= Exercise instructions =
The entries below contain pictures. Write out only the lines from the line with "Download Qphone Q800 USB Driver" up to and including the line with "Flirting with Fire", exactly, without them.

= Records from a data collection =
··········

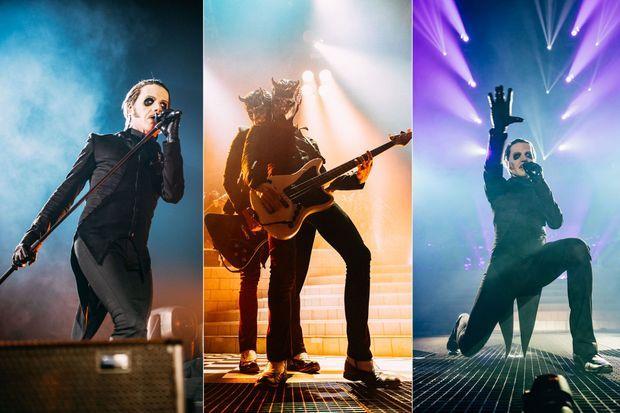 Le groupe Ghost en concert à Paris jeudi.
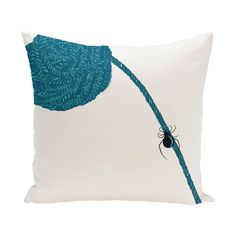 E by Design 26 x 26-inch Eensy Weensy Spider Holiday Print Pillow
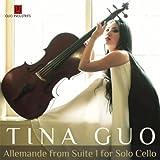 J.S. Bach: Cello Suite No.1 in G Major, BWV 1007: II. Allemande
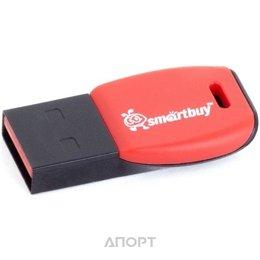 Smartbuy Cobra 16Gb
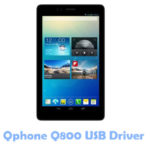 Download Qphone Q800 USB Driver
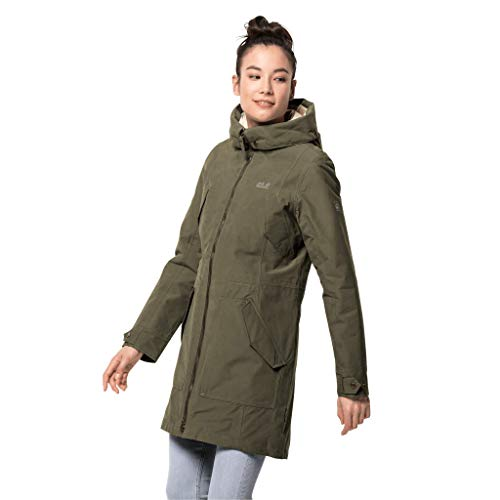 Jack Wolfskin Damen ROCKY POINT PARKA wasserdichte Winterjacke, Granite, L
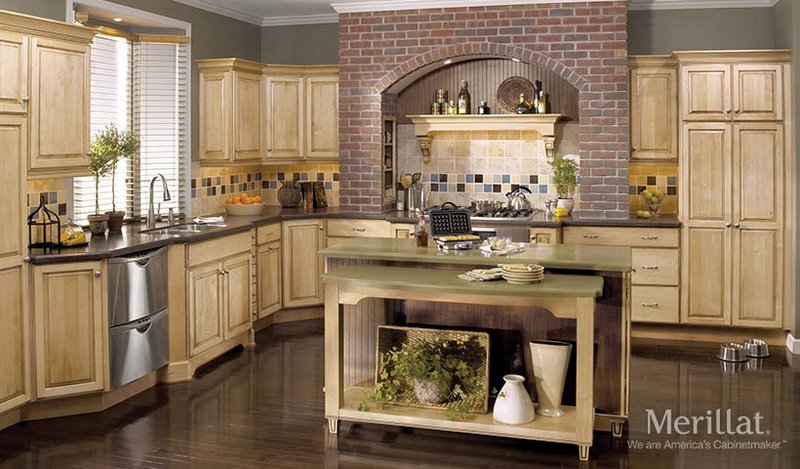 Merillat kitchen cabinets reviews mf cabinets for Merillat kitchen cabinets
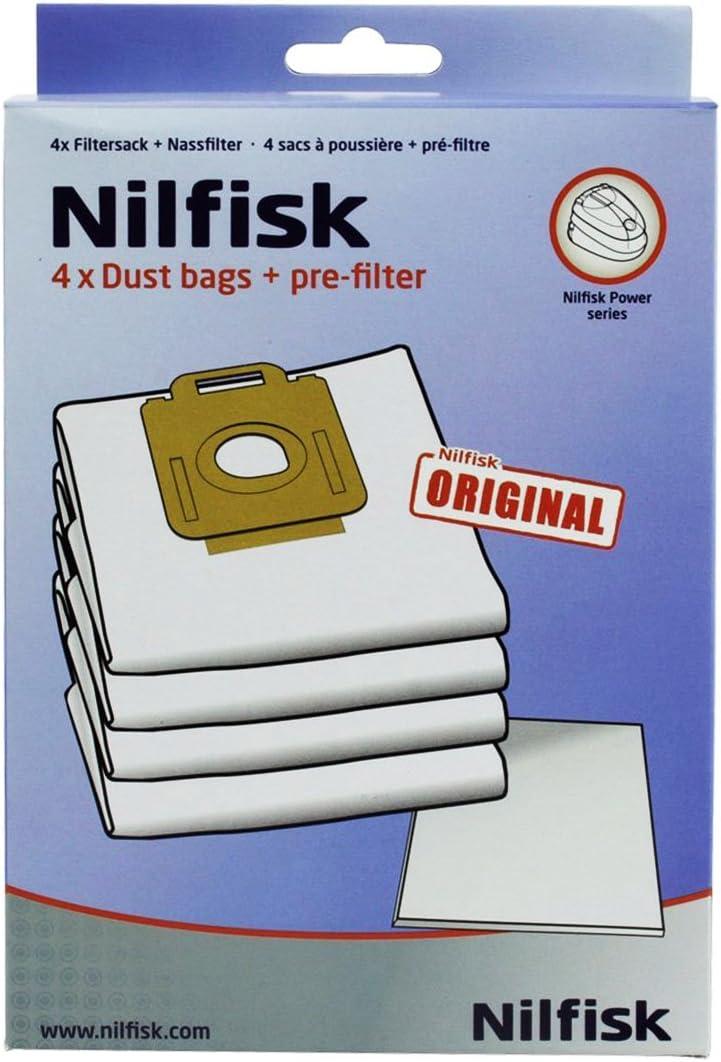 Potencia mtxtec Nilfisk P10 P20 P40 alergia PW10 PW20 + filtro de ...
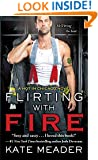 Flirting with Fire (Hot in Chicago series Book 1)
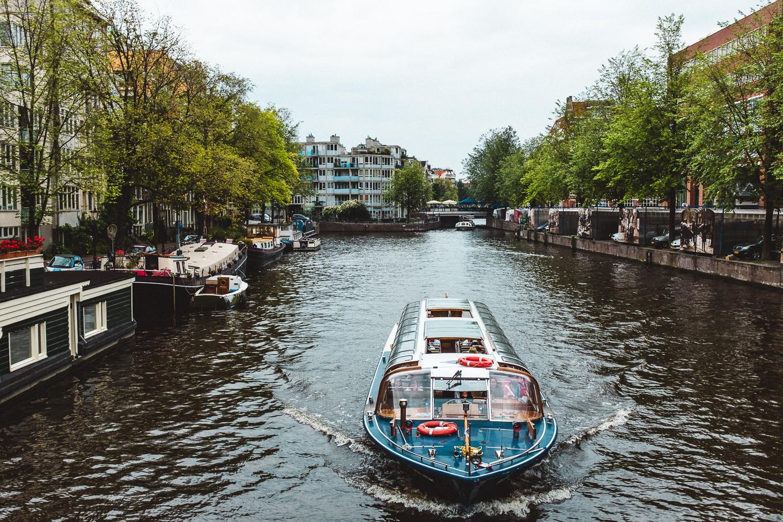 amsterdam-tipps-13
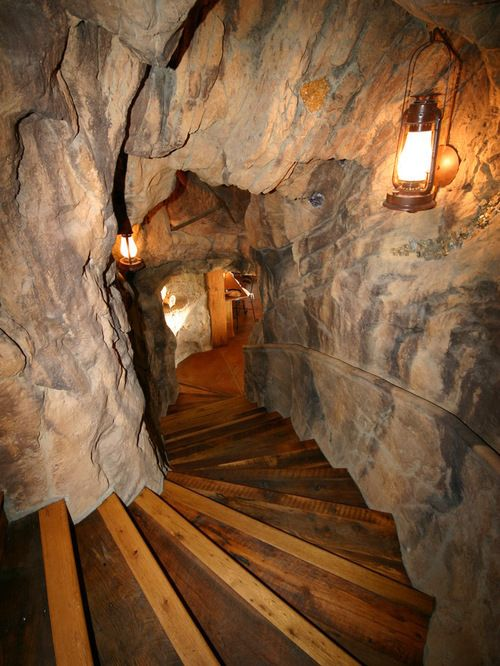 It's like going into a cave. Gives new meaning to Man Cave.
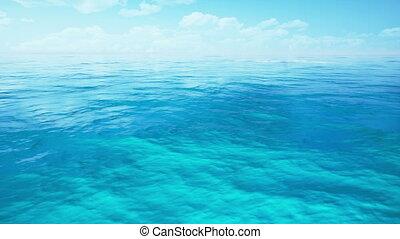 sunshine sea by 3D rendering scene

··········

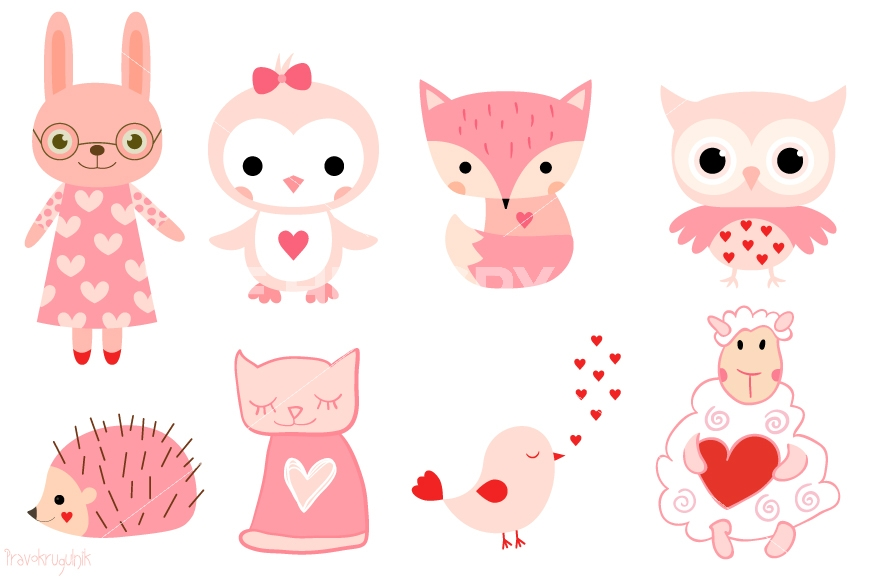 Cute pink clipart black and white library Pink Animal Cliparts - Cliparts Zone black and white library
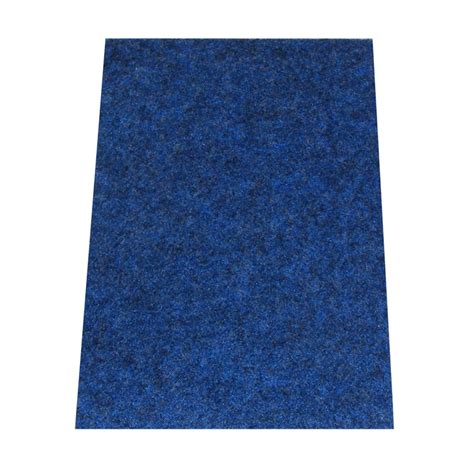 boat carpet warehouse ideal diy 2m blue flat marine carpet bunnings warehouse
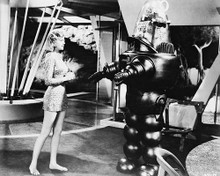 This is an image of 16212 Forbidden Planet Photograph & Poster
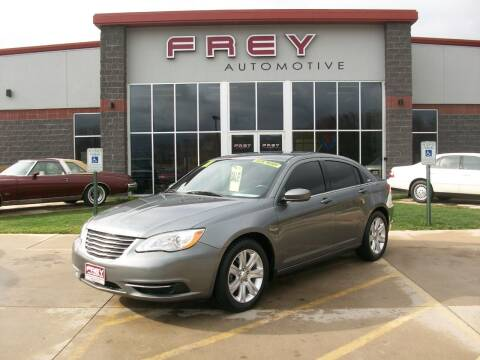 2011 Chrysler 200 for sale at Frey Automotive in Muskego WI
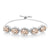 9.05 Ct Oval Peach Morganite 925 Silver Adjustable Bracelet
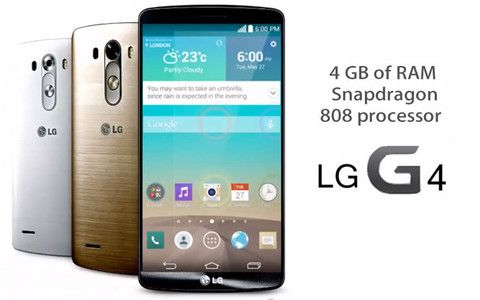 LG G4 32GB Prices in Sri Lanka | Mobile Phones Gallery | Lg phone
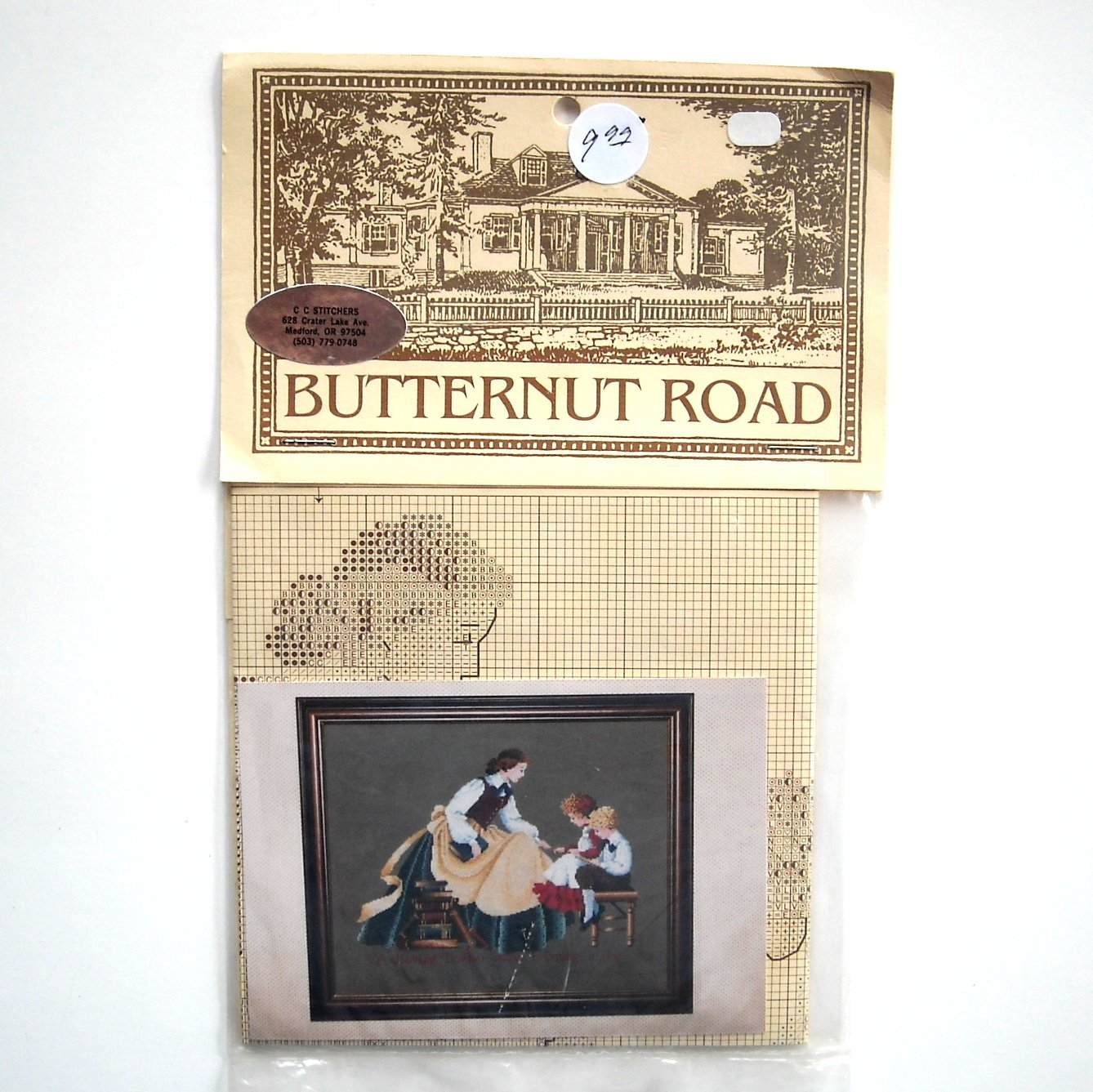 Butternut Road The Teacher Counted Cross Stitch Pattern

··········

= Response =
 Download Qphone Q800 USB Driver
 Jack Wolfskin Damen ROCKY POINT PARKA wasserdichte Winterjacke, Granite, L
 Merillat kitchen cabinets reviews mf cabinets for Merillat kitchen cabinets
 Potencia mtxtec Nilfisk P10 P20 P40 alergia PW10 PW20 + filtro de ...
 Flirting with Fire (Hot in Chicago series Book 1)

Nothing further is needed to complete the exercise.